Data provided =>
= = = = =
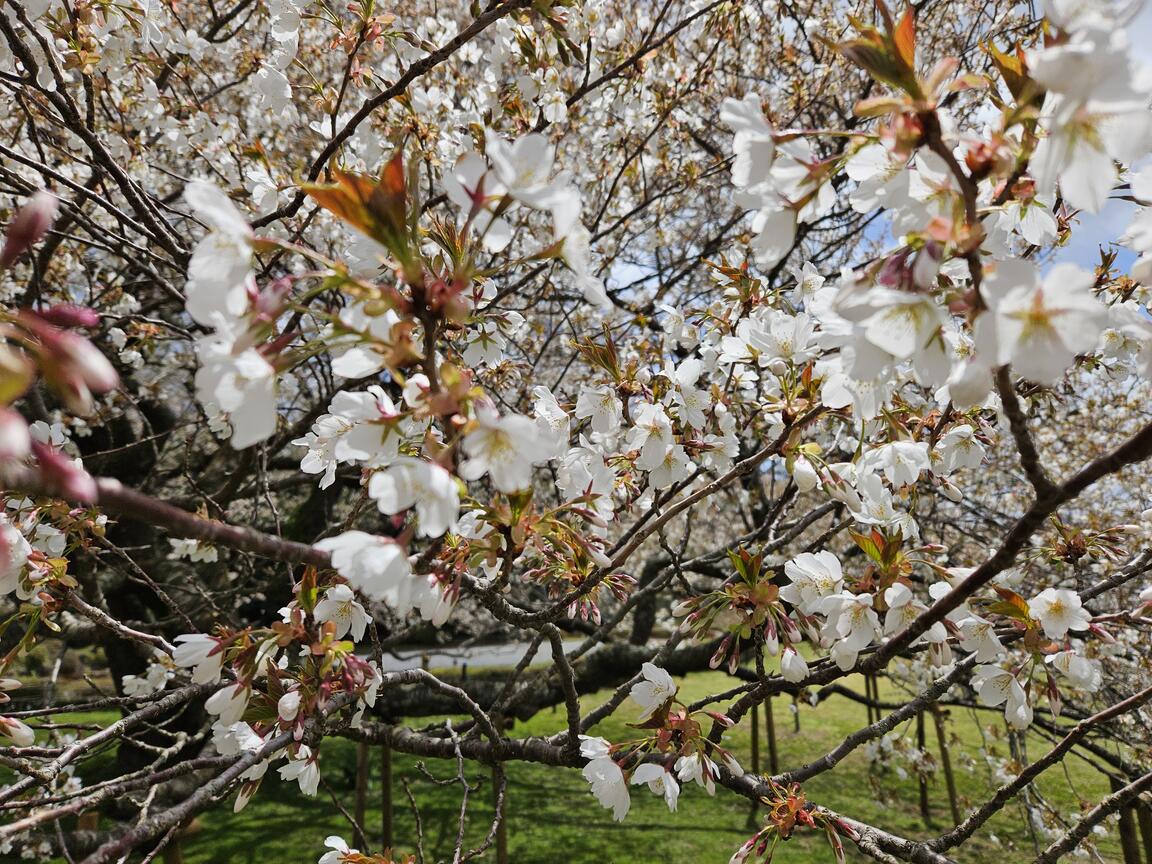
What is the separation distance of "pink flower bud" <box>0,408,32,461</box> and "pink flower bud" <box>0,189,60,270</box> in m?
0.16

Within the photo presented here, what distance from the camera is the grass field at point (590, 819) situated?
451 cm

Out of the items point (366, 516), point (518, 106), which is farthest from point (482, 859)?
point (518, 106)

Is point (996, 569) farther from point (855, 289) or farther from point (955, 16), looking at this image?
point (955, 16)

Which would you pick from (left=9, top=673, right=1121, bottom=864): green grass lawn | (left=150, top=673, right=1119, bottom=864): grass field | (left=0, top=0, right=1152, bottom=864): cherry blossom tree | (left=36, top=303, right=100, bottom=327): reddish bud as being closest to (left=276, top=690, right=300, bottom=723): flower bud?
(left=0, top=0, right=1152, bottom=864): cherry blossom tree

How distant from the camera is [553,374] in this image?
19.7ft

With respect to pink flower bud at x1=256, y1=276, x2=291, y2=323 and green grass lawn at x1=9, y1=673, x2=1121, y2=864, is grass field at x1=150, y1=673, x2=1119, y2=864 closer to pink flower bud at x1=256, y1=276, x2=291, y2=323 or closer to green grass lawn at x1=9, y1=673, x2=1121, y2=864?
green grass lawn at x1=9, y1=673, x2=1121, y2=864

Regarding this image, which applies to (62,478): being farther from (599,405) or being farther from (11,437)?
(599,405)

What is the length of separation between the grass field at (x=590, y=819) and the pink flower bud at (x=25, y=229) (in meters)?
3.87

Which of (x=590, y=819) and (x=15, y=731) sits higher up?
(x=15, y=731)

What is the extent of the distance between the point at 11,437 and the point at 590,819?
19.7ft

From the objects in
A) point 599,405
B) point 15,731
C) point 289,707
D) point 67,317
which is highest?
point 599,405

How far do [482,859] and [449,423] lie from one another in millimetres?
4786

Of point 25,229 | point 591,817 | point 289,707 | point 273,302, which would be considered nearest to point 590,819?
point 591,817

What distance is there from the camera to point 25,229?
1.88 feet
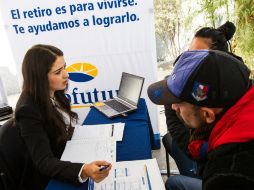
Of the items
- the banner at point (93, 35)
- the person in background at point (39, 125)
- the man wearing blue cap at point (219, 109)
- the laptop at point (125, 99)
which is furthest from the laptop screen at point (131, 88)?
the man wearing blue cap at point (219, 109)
= = = = =
Direction =>
Rename "laptop" to "notebook computer" in the stretch from the line containing "What is the length" through the end of the data, and give those lines again with nothing else changed. Leave the pictures out of your answer.

The answer =>
What is the length of separation between the grass field at (x=590, y=819) and the pink flower bud at (x=25, y=229) (in meters)?
3.87

Which of (x=590, y=819) and (x=15, y=731) sits higher up?
(x=15, y=731)

What is the extent of the distance between the point at 11,437 and the point at 590,819?
19.7ft

From the objects in
A) point 599,405
B) point 15,731
C) point 289,707
D) point 67,317
which is highest?
point 599,405

How far do [482,859] and [449,423] lie from one another in millimetres?
4786

Of point 25,229 | point 591,817 | point 289,707 | point 273,302, which would be considered nearest to point 590,819?
point 591,817

What distance is there from the camera to point 25,229?
1.88 feet
Of the items
- the banner at point (93, 35)
- the person in background at point (39, 125)
- the man wearing blue cap at point (219, 109)
- the notebook computer at point (125, 99)
which is furthest from the notebook computer screen at point (131, 88)?
the man wearing blue cap at point (219, 109)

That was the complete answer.